Reproduce exactly only the lines from the line that holds "Late 19th century" to the line that holds "De klassieke Halve", inclusive, in the listing below, and please leave out every picture.

RAW DATA:
◆ ◆ ◆ ◆ ◆ ◆ ◆

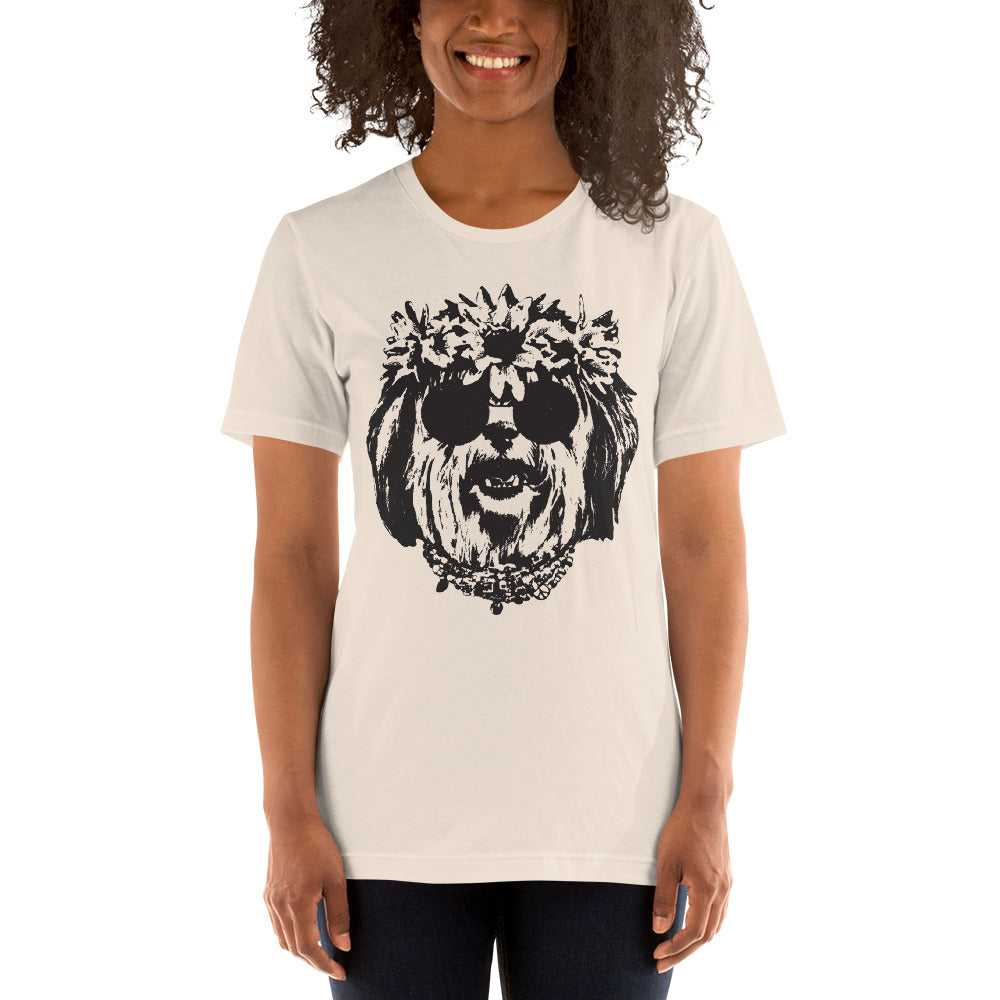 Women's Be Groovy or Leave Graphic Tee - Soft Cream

◆ ◆ ◆ ◆ ◆ ◆ ◆

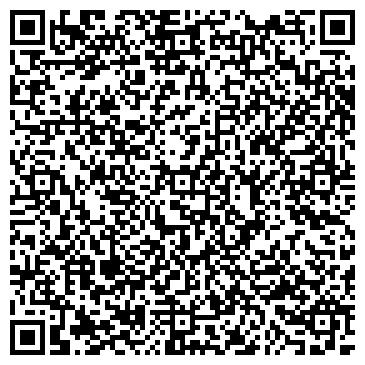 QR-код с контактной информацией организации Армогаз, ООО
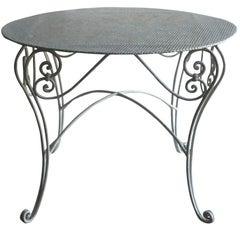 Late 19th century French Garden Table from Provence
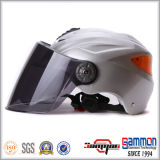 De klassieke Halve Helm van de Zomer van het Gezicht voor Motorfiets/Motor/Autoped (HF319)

◆ ◆ ◆ ◆ ◆ ◆ ◆

OUTPUT BELOW:
 Late 19th century French Garden Table from Provence
 De klassieke Halve Helm van de Zomer van het Gezicht voor Motorfiets/Motor/Autoped (HF319)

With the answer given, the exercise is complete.